Other times, the referencing just feels like overkill. A prolonged sequence involving Bateman wielding a chainsaw and chasing around two women in a graveyard, set to the tune of Michael Jackson’s “Thriller,” may at first be, yes, thrilling, but once the ghouls come out and begin that infamous undead dance sequence, it feels more like gratuitous pandering than penetrating satire.

Perhaps the film’s desire to throw in everything including the kitchen sink may be its biggest flaw. Fans of epic musical numbers? The opening sequence of singing stockbrokers on Wall Street set to Survivor’s “Eye of the Tiger” is suitably sprawling enough to almost forget the fact that it was originally written for a Rocky movie. Like excessive violence? Try the claw-hammer disemboweling number, with a head-scratching and still hilarious version of “Material Girl” aptly sung by Kim Kardashian, until her guts are literally spilled. Like Franco’s face? He literally stares the audience down in every other frame of this film.

I’ll give the Kardashian scene extra points for being shot entirely on handheld from Franco’s POV, as though we’re watching a true celebrity sex tape.
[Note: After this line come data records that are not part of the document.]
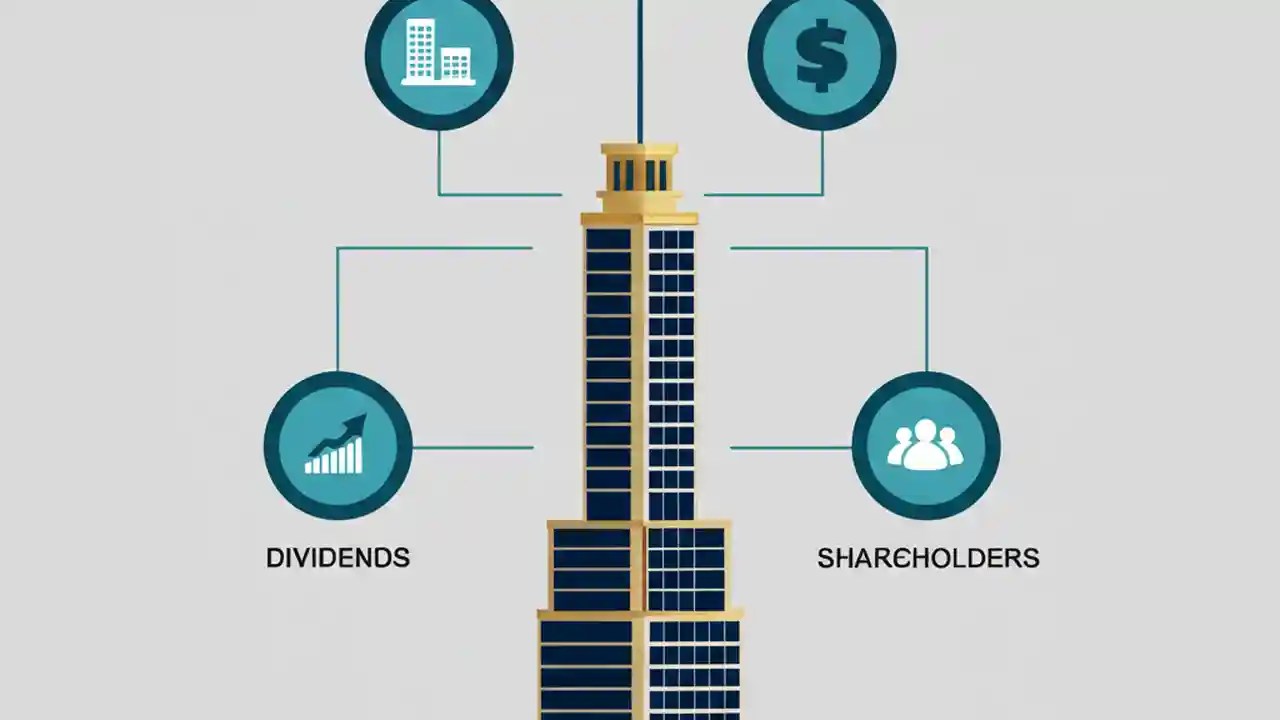 $

DIVIDENDS

SHARCHOLDERS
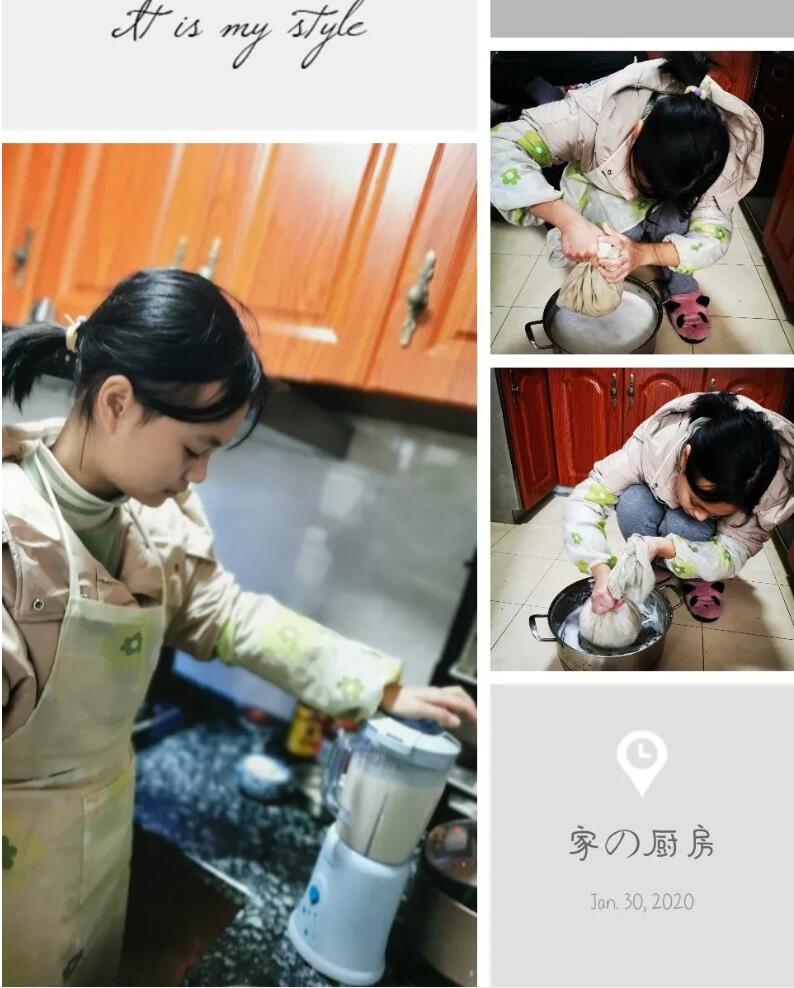 It is my style

家の厨房

Jan. 30, 2020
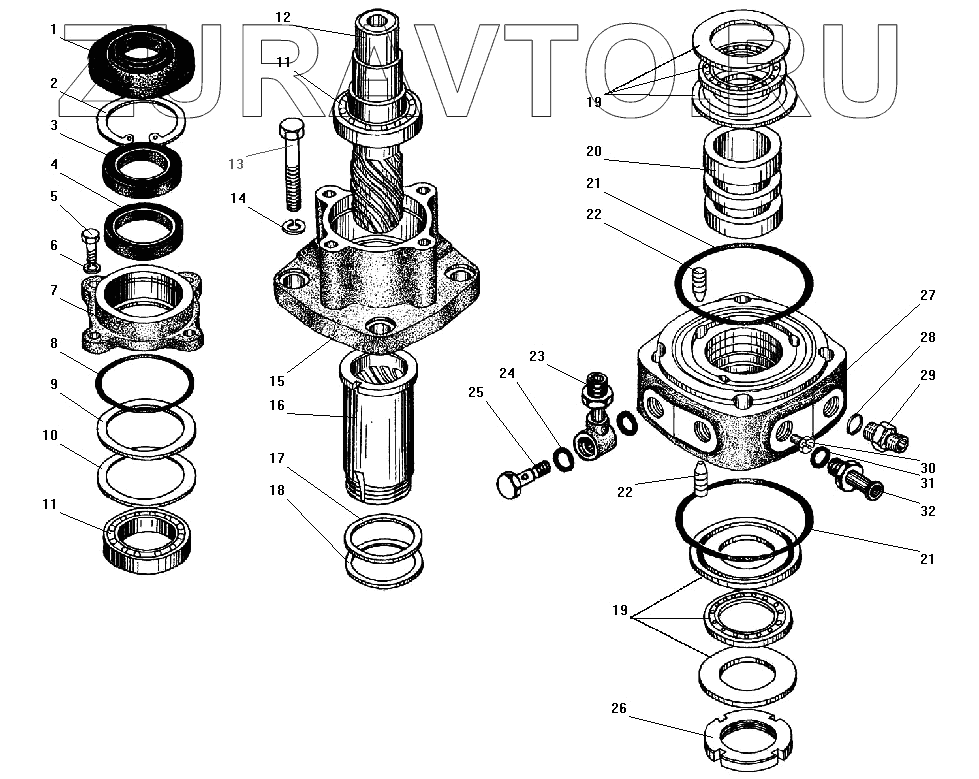 ZURAVTO.RU

1
2
3
4
5
6
7
8
9
10
11
12
11
13
14
15
16
17
18
19
20
21
22
27
28
29
23
24
25
30
31
32
22
21
19
26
The primary question remains: is there a deeper point being made here, other than, say, that popular culture has become a facsimile of a facsimile, or that total originality is dead, and all we can do is recycle and remix, like life as an iTunes shuffle? Or is gratuity part of the point, just as the violence of the original novel was intended to shock us into a state of numbness, mirroring Bateman’s relative passivity at the atrocities he was inflicting (at least, in his mind).
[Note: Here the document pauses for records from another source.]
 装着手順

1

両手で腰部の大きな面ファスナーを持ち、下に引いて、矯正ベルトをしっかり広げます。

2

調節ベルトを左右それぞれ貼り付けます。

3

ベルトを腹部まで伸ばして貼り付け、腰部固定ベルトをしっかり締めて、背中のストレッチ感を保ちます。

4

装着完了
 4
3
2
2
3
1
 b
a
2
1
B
I’m tempted to believe this theory gives more credit to what’s often a vehicle for showcasing violence as entertainment, if not for one notable sequence. The song is Whitney Houston’s “The Greatest Love of All.” The original tune rode the line between moving and saccharine, but here, stripped of all the trappings of the cheesy eighties production and Houston’s impressive but over-wrought belting, the song becomes a lovely duet sung by Franco and a very pregnant Kerry Washington, with just a simple acoustic guitar and piano backing. Beyond the oft-satirized opening about believing the children are our future, the rest of the song takes on a satirical edge, one that re-frames the lyrics in the self-centered individualism that the eighties were known for:

Everybody’s searching for a hero
People need someone to look up to
I never found anyone who fulfilled my needs
A lonely place to be
And so I learned to depend on me

The song begins with two voices, giving rise to the hope of redemption via love, but ends with Franco’s lone voice, crying out to the darkness within and without, while gripping the fetus he’s just carved out of his dead lover’s womb.

Whether this moment moves you all depends on your tolerance for graphic depictions of grisly abortions, but one cannot doubt the real tears that shed from Franco’s eyes as he clutches his now-dead offspring, the ultimate, Caligula-esque act of self-preservation, his gaze slowly turning back to the camera, indicting us in the crime for watching the whole thing happen.

But then Franco (or was it Lars all along?) goes and drags the point through the ringer in the next scene, in which Bateman throws a fancy dinner party and cooks the fetus in a rosemary wine sauce. As they get all Silence of the Lambs and chow down on the crispy baby bits, I wanted to scream at the screen: We get it, guys!

And then the party bursts into a rousing rendition of Belinda Carlisle’s “Heaven is a Place on Earth,” and all the previous Bateman victims float down from the sky (including von Trier), singing and playing along on handheld harps.

I couldn’t help but sing right along.